Angelico Carta
Angelico Carta | |
---|---|
Carta at his hq in Neapolis, 1942. | |
Born | 1886 |
Allegiance | Kingdom of Italy |
Service/branch | Royal Italian Army |
Rank | Lieutenant General |
Unit | 51st Infantry Division Siena |
Angelico (Angelo) Carta (born 1886 in Riola Sardo) was an Italian military officer. During the Axis occupation of Crete in World War II, he held the rank of Division General and served as the commander of infantry division "Siena". The Siena division had confronted the 5th Cretan Division with heavy losses in the Greco-Italian War and was assigned to the occupation of the eastern provinces of Sitia and Lasithi after the fall of Crete.
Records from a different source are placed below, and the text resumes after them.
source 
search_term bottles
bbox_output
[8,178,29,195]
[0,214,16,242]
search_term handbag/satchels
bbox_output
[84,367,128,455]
The division counted around 20,000 men and was headquartered in Neapolis.
Carta was a royalist rather than a fascist and in contrast to the commanders of the German garrison in the western part of Crete, he generally behaved with restraint to the local population. After the 1943 Italian armistice, Carta and a few members of his staff were smuggled to Egypt by SOE major Patrick Leigh Fermor where they gave in to the British, whilst the Siena division was disarmed and surrendered to the Germans [1]
References
- ↑ Beevor, Antony. Crete: The Battle and the Resistance, John Murray Ltd, 1991. Penguin Books, 1992.